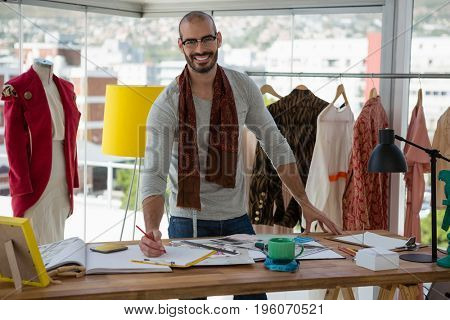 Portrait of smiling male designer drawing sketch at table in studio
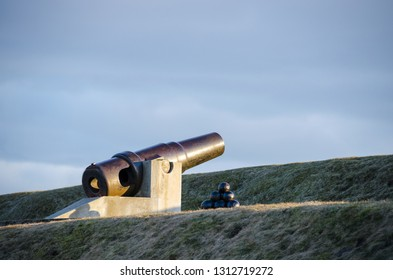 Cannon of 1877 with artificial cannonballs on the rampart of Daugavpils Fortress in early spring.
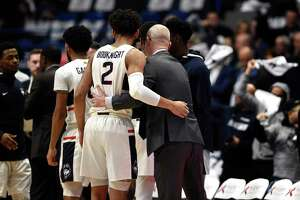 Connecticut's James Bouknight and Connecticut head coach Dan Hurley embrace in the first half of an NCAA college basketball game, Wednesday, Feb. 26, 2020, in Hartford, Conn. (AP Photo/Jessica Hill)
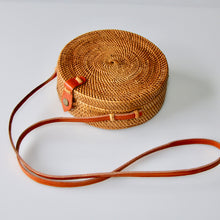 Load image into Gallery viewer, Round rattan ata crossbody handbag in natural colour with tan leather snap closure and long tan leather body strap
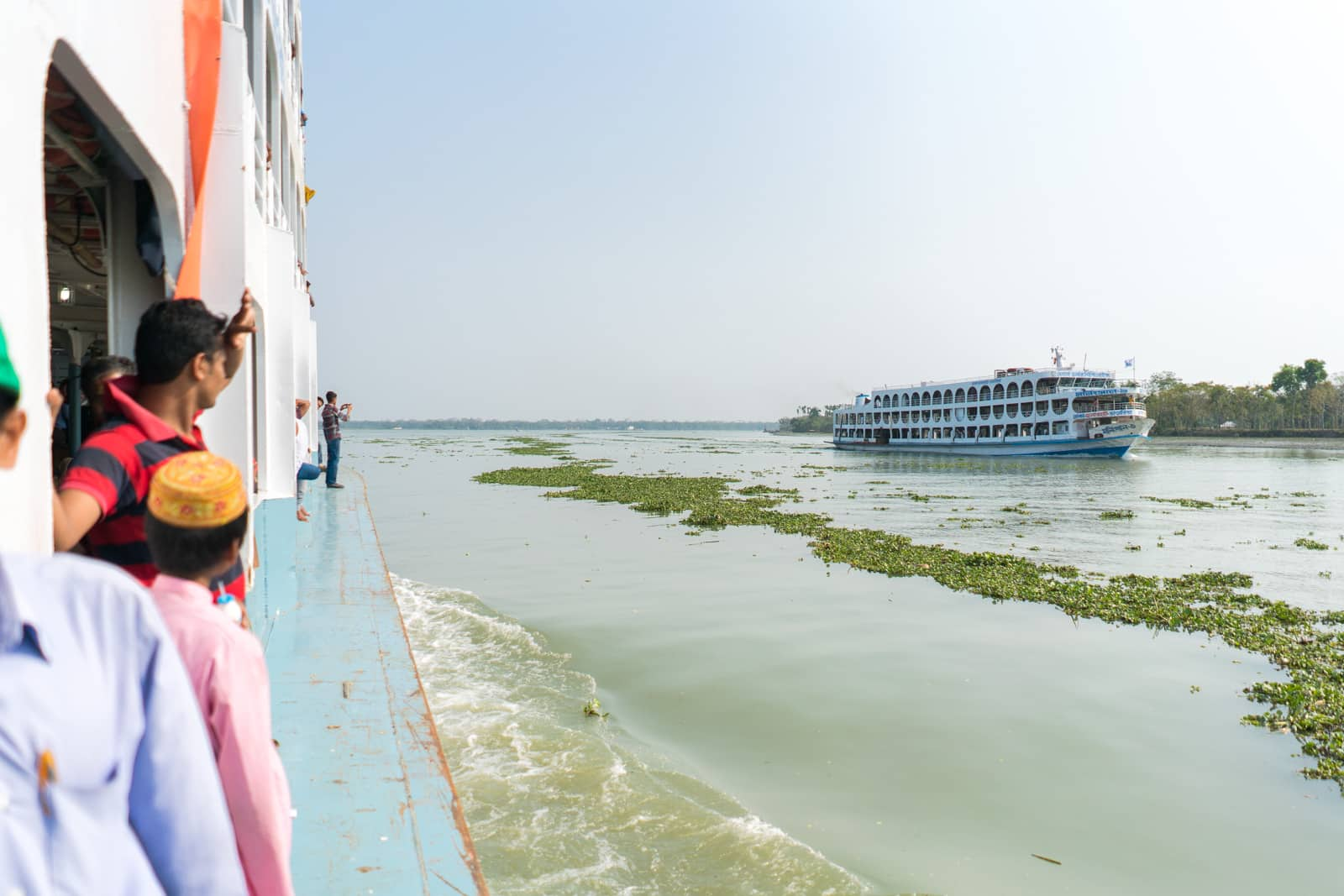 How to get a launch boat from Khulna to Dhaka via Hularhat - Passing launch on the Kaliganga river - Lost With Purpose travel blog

☆ ☆ ☆ ☆

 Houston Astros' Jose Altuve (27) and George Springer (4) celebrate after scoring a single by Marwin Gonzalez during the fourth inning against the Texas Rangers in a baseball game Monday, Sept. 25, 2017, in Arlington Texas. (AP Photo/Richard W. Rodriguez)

☆ ☆ ☆ ☆

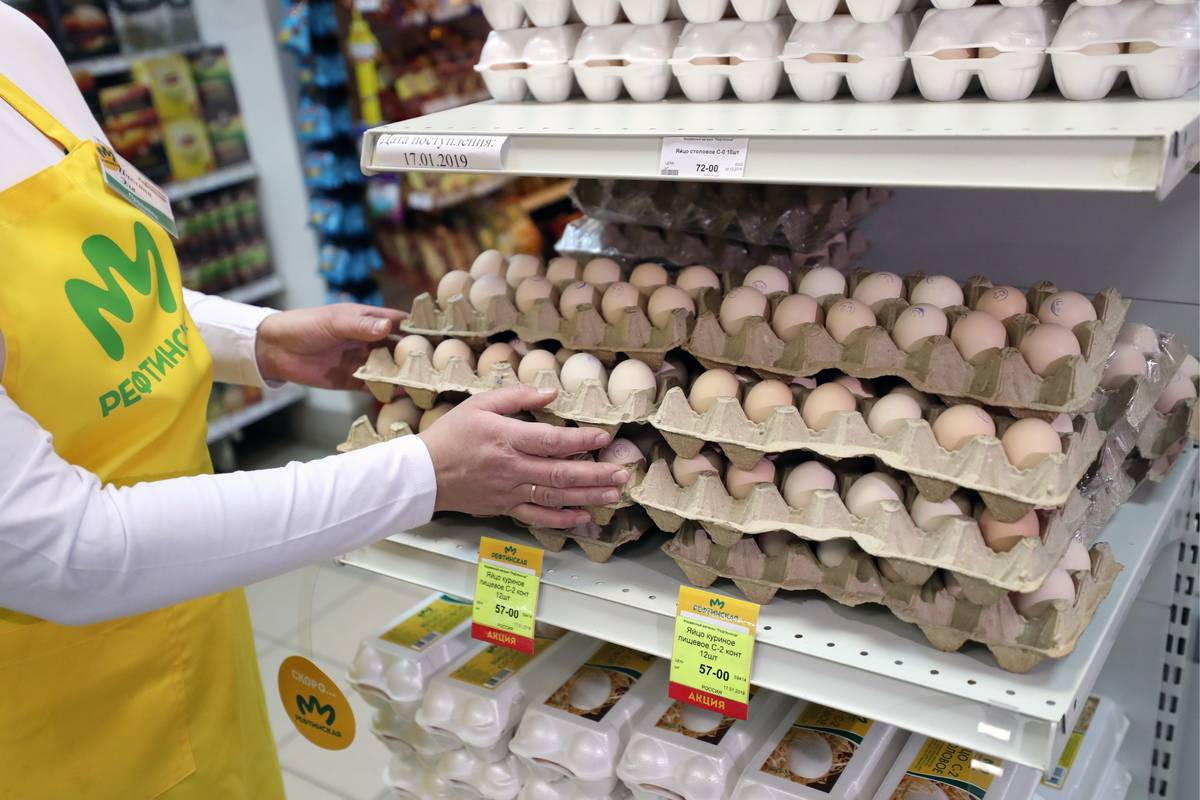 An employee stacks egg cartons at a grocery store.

☆ ☆ ☆ ☆

ABOUT THIS EXERCISE -> Reproduce the lines above beginning at the line that contains "Portrait of smiling" and ending at the line that contains "Cannon of 1877". No pictures.

ANSWER ->
 Portrait of smiling male designer drawing sketch at table in studio
 Cannon of 1877 with artificial cannonballs on the rampart of Daugavpils Fortress in early spring.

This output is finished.